─── Text block ───

Reflecting on the worst fire season Canada ever faced last summer, Calvin Township Mayor Richard Gould said he fears the worst.

“What's this year going to bring? Well, a lot of the experts are saying that this is going to be a devastating year,” Gould said.

Calvin Township council passed a resolution Jan. 30 calling on upper levels of government to form a national firefighting strategy. The motion also asks governments to increase funding to help offset firefighting costs that municipalities incur.

The resolution was sent to the Liberal government’s Department of Defence, Prime Minister Justin Trudeau’s office, Premier Doug Ford’s office and the Ontario government’s Ministry of Natural Resources and Forestry (MNRF).

In the wake of last summer’s devastating wildfires, a northern Ontario mayor is calling on the federal and provincial governments to be better prepared this summer. (Photo from video)

“So this is something that you can't just plan for on the fly,” Gould said.

“You've got to be prepared ahead of time.”

Council also directed staff to forward the resolution to all 444 of Ontario’s municipalities seeking their support.

Experts are forecasting a hotter, but wetter spring. But Gould fears a mild winter will lead to another big forest fire season.

The resolution requests Canada bolster its aging fleet of water bombers.

“What we have in Ontario is 20 planes, eight of which are older water bombers or skimmer bombers,” Gould said.

“The other 12 planes are fixed-wing aircraft, I guess, used for spotting.”

'We're really worried'

North Bay Fire Chief Jason Whiteley is a director for the Ontario Association of Fire Chiefs. Fire chiefs are already reporting several fast-spreading grass fires in southern Ontario, he said.

“We’re really worried. Across the country we need to be better prepared,” Whiteley said.

“If we ever got a fire in the wrong spot with the wrong wind direction, you know, how are we how are we going to deal with this, especially if the province or the country is blowing up?”

Whiteley said there has been talk of reinstating a program that provided grants to municipal fire departments for emergency management preparation.

The grant was mainly used to tackle the backlog of equipment purchases.

“So we did a national census and the amount of fire departments that have been deferring purchases because of COVID, the increased costs of everything is having a real hit on the municipal dollars and being able to provide a service,” Whiteley said.

“At the national level, the fire chiefs have been advocating for a national fire adviser and a system similar to the United States like a FEMA type system, not only to deal with the coordination of wildland fires but any type of natural emergency management type actions.”

Gould says at least 25 other municipalities have supported the call for action.

CTV News contacted the DND and MNRF for comment on the resolution. Our requests did not meet the deadline for publication.

───

**Complete the following**:
a) According to the wildfire article, where was Calvin Township council's resolution sent? List each recipient it names.
b) Reproduce the passage of the wildfire article starting at "Whiteley said there" and ending at "call for action.", word for word.

─── Extracted records ───

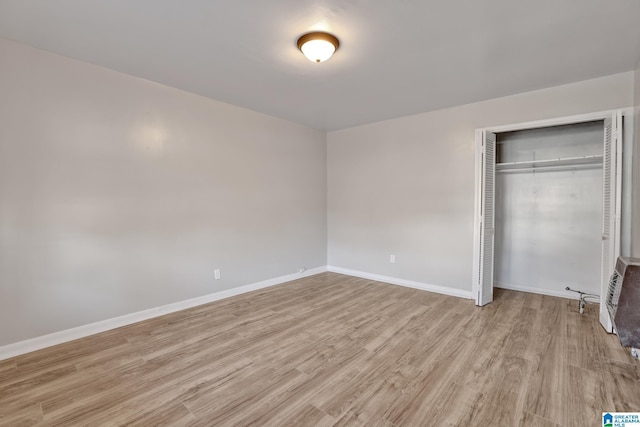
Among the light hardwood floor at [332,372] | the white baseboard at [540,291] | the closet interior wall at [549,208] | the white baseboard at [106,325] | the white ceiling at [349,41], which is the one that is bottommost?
the light hardwood floor at [332,372]

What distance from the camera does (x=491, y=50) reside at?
8.14ft

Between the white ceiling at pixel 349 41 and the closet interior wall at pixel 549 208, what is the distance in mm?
1099

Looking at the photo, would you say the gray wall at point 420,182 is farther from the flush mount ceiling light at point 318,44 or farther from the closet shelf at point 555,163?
the flush mount ceiling light at point 318,44

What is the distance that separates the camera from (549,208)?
157 inches

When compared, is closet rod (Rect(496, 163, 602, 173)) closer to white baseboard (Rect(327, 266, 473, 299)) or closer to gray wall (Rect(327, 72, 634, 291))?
gray wall (Rect(327, 72, 634, 291))

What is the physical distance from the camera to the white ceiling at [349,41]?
6.40 feet

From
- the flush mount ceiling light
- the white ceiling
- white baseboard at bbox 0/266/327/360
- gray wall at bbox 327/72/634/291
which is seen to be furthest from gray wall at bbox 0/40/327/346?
the flush mount ceiling light

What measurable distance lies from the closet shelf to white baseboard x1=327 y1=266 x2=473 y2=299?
6.31 feet

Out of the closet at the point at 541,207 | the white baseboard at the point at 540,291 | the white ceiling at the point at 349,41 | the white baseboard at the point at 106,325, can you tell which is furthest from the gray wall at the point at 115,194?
the white baseboard at the point at 540,291

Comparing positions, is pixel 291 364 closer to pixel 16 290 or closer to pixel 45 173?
pixel 16 290

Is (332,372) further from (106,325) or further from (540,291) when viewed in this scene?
(540,291)

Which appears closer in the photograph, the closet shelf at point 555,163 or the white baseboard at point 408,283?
the closet shelf at point 555,163

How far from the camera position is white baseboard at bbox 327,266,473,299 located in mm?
3943

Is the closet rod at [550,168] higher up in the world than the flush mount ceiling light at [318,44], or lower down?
lower down
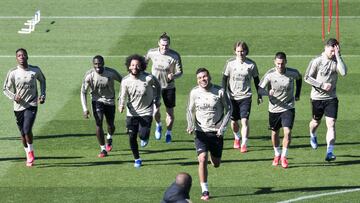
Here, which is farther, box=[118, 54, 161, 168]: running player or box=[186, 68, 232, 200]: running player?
box=[118, 54, 161, 168]: running player

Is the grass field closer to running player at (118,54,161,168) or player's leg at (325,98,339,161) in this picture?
player's leg at (325,98,339,161)

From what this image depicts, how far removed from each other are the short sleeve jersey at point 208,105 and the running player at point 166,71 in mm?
4716

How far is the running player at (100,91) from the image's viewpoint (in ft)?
80.5

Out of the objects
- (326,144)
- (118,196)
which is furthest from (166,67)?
(118,196)

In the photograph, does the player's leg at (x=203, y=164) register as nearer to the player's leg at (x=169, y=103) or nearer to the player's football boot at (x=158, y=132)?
the player's leg at (x=169, y=103)

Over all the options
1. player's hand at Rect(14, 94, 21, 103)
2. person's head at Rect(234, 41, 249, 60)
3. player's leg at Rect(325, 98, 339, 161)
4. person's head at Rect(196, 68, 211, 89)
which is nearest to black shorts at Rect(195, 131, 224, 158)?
person's head at Rect(196, 68, 211, 89)

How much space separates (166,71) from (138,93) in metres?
3.06

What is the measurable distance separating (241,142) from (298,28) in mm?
15312

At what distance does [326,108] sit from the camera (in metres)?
24.3

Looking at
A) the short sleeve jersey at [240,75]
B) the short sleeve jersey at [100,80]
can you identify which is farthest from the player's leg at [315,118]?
the short sleeve jersey at [100,80]

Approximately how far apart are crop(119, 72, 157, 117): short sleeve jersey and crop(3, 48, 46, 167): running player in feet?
5.88

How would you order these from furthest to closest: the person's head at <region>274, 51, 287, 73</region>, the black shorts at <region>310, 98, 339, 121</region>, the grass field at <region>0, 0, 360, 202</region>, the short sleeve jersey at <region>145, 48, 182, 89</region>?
the short sleeve jersey at <region>145, 48, 182, 89</region>, the black shorts at <region>310, 98, 339, 121</region>, the person's head at <region>274, 51, 287, 73</region>, the grass field at <region>0, 0, 360, 202</region>

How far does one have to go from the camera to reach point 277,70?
23.8 meters

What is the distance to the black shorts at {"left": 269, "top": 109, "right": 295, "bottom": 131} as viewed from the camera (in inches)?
926
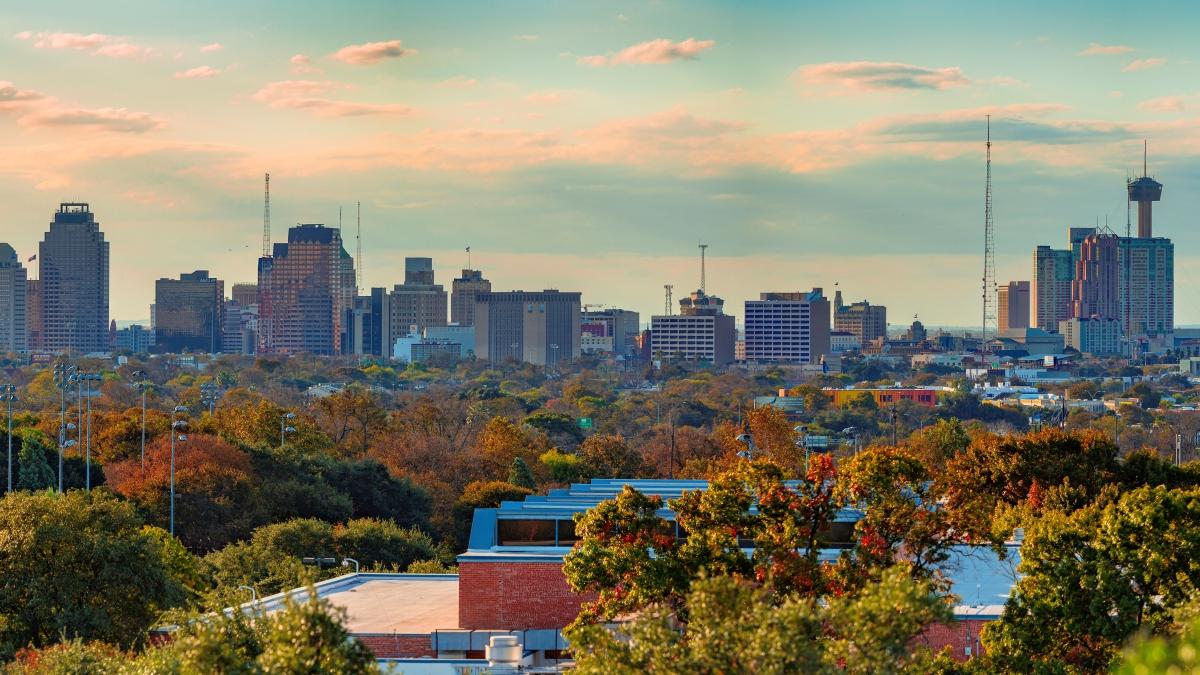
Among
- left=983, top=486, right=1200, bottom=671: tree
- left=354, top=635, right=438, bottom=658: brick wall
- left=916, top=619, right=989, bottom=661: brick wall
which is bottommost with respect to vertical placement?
left=354, top=635, right=438, bottom=658: brick wall

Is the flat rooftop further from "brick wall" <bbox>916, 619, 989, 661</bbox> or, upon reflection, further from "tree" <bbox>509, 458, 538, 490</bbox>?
"tree" <bbox>509, 458, 538, 490</bbox>

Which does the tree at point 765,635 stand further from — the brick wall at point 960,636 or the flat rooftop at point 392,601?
the flat rooftop at point 392,601

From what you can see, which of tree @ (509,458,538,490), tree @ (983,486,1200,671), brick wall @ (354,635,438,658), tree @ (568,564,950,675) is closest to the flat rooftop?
brick wall @ (354,635,438,658)

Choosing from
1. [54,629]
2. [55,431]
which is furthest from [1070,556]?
[55,431]

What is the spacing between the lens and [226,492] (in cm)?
6888

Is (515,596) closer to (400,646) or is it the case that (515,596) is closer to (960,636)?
(400,646)

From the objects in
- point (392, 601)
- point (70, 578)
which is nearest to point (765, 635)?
point (392, 601)

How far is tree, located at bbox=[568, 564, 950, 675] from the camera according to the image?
60.6ft

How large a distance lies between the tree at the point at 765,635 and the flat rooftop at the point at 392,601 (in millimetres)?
16169

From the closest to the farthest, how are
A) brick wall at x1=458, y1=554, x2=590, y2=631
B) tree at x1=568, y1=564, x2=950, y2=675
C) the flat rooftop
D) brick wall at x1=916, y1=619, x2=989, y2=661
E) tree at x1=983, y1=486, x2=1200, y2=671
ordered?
tree at x1=568, y1=564, x2=950, y2=675 < tree at x1=983, y1=486, x2=1200, y2=671 < brick wall at x1=916, y1=619, x2=989, y2=661 < brick wall at x1=458, y1=554, x2=590, y2=631 < the flat rooftop

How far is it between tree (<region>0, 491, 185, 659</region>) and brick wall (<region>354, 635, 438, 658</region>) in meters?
4.78

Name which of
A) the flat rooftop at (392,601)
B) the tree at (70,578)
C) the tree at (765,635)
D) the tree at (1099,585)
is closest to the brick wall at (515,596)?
the flat rooftop at (392,601)

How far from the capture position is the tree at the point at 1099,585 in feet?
90.1

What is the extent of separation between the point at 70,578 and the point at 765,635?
2405 centimetres
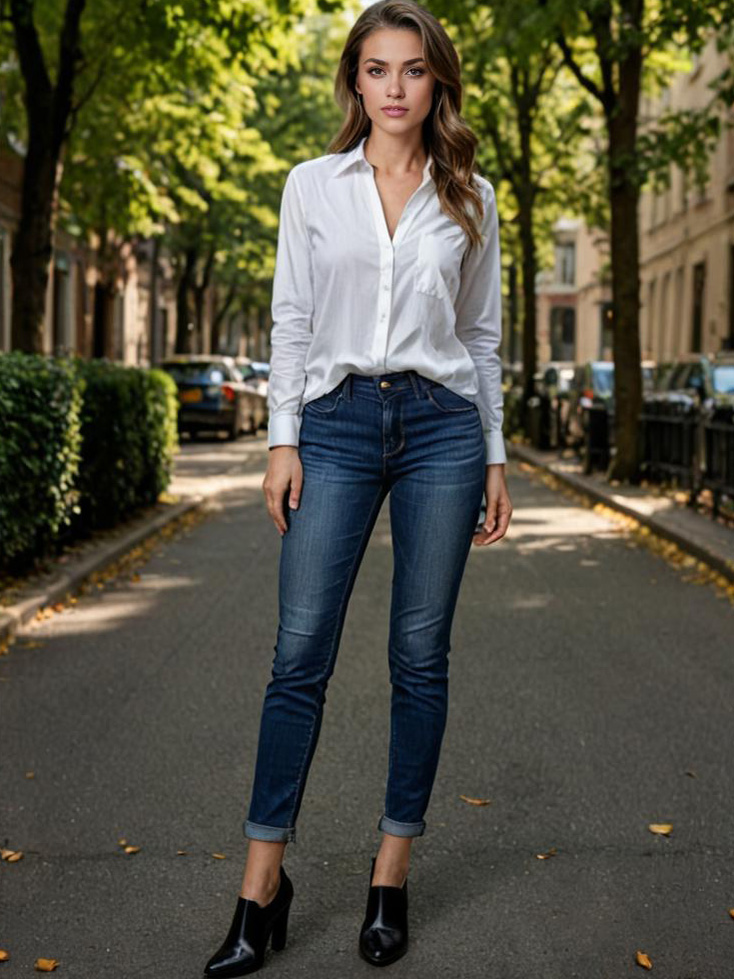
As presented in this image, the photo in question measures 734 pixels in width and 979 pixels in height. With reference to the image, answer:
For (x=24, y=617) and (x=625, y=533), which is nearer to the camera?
(x=24, y=617)

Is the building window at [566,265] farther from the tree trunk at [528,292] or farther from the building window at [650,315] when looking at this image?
the tree trunk at [528,292]

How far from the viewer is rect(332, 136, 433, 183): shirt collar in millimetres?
3398

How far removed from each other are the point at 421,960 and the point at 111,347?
41755 millimetres

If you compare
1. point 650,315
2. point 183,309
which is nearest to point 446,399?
point 183,309

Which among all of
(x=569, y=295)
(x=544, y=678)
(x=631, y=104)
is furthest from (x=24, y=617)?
(x=569, y=295)

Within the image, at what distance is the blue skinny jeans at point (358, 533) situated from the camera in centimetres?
340

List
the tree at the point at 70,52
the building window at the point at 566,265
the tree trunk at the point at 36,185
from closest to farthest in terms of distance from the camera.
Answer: the tree at the point at 70,52 < the tree trunk at the point at 36,185 < the building window at the point at 566,265

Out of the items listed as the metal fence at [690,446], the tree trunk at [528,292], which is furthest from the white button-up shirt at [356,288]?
the tree trunk at [528,292]

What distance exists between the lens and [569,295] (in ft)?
284

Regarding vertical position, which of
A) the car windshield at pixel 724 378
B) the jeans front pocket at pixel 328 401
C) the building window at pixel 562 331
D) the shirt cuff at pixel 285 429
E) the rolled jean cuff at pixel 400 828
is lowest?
the rolled jean cuff at pixel 400 828

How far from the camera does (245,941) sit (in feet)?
11.1

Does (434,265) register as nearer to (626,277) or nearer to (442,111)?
(442,111)

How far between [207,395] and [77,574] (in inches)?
741

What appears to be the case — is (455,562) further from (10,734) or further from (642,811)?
(10,734)
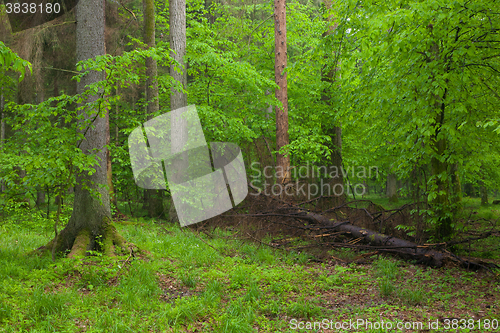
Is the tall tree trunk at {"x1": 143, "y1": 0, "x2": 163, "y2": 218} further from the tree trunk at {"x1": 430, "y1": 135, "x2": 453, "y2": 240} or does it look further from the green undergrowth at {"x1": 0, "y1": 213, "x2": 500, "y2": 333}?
the tree trunk at {"x1": 430, "y1": 135, "x2": 453, "y2": 240}

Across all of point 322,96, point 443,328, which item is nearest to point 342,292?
point 443,328

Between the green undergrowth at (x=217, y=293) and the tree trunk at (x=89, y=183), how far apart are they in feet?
1.62

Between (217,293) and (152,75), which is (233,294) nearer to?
(217,293)

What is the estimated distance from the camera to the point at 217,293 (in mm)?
4926

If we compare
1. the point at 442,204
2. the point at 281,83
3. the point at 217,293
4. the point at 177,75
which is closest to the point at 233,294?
the point at 217,293

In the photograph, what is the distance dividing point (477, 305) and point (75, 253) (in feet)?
20.4

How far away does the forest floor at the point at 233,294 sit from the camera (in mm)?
4004

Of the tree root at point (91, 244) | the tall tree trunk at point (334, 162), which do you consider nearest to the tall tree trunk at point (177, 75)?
the tree root at point (91, 244)

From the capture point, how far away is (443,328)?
394cm

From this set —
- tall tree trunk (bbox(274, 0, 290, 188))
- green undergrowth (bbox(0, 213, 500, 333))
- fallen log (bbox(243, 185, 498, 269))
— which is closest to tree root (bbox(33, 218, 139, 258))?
green undergrowth (bbox(0, 213, 500, 333))

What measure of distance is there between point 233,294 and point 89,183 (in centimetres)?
327

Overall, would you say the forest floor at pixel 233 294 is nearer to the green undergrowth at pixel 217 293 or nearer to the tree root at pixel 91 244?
the green undergrowth at pixel 217 293

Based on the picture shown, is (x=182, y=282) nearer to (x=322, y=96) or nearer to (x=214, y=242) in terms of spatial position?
(x=214, y=242)

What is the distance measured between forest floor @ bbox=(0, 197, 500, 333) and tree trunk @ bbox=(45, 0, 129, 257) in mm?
531
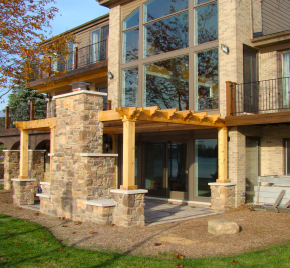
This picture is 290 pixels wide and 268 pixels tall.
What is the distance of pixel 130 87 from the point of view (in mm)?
13570

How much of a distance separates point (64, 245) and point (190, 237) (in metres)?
2.46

───

**Replies**:
a)
- The Liberal government's Department of Defence
- Prime Minister Justin Trudeau's office
- Premier Doug Ford's office
- The Ontario government's Ministry of Natural Resources and Forestry (MNRF)

b)
Whiteley said there has been talk of reinstating a program that provided grants to municipal fire departments for emergency management preparation.

The grant was mainly used to tackle the backlog of equipment purchases.

“So we did a national census and the amount of fire departments that have been deferring purchases because of COVID, the increased costs of everything is having a real hit on the municipal dollars and being able to provide a service,” Whiteley said.

“At the national level, the fire chiefs have been advocating for a national fire adviser and a system similar to the United States like a FEMA type system, not only to deal with the coordination of wildland fires but any type of natural emergency management type actions.”

Gould says at least 25 other municipalities have supported the call for action.